Best-Sellers

Fiction

1. “Step on a Crack,” by James Patterson and Michael Ledwidge (Little, Brown, $27.99). A detective raising 10 children alone must rescue 34 high-level hostages.

2. “Sisters,” by Danielle Steel (Delacorte, $27). After a family tragedy, four sisters with very different lives decide to share a Manhattan brownstone.

3. “The Double Bind,” by Chris Bohjalian (Shaye Areheart, $25). A young woman who works at a homeless shelter struggles to understand the mysterious photographs taken by a recently deceased resident.

4. “Plum Lovin’,” by Janet Evanovich (St. Martin’s, $16.95). A mysterious man in Stephanie Plum’s life helps her track down a matchmaker who skipped bail.

5. “For One More Day,” by Mitch Albom (Hyperion, $21.95). A troubled man gets a last chance to reconnect and restore his relationship with his dead mother.

Nonfiction

1. “The Audacity of Hope,” by Barack Obama (Crown, $25). The Illinois junior senator proposes that Americans move beyond their political divisions.

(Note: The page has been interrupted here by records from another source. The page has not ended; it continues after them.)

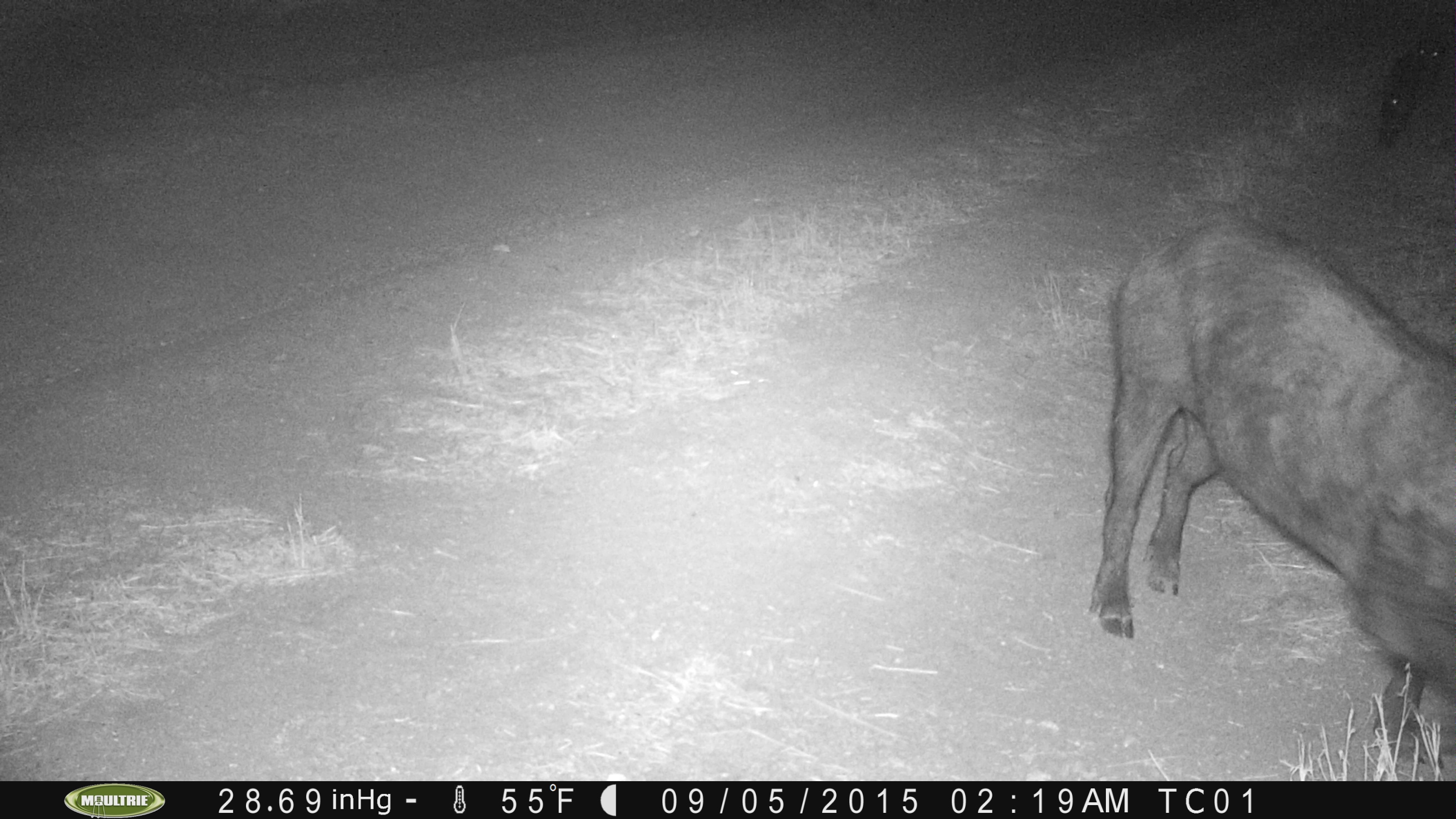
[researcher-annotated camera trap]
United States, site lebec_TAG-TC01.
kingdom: Animalia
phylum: Chordata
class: Mammalia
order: Artiodactyla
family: Suidae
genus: Sus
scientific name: Sus scrofa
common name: wild boar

2. “A Long Way Gone,” by Ishmael Beah (Sarah Crichton/Farrar, Straus & Giroux, $22). A former child soldier from Sierra Leone describes his drug-crazed killing spree and his return to humanity.

3. “The innocent Man,” by John Grisham (Doubleday, $28.95). This nonfiction book concerns a man sentenced to death for a crime he did not commit.

4. “About Alice,” by Calvin Trillin (Random House, $14.95). The New Yorker writer’s recollections of his deceased wife.

5. “Marley & Me,” by John Grogan (Morrow, $29.95 and $21.95). A newspaper columnist and his wife learn some life lessons from their neurotic dog.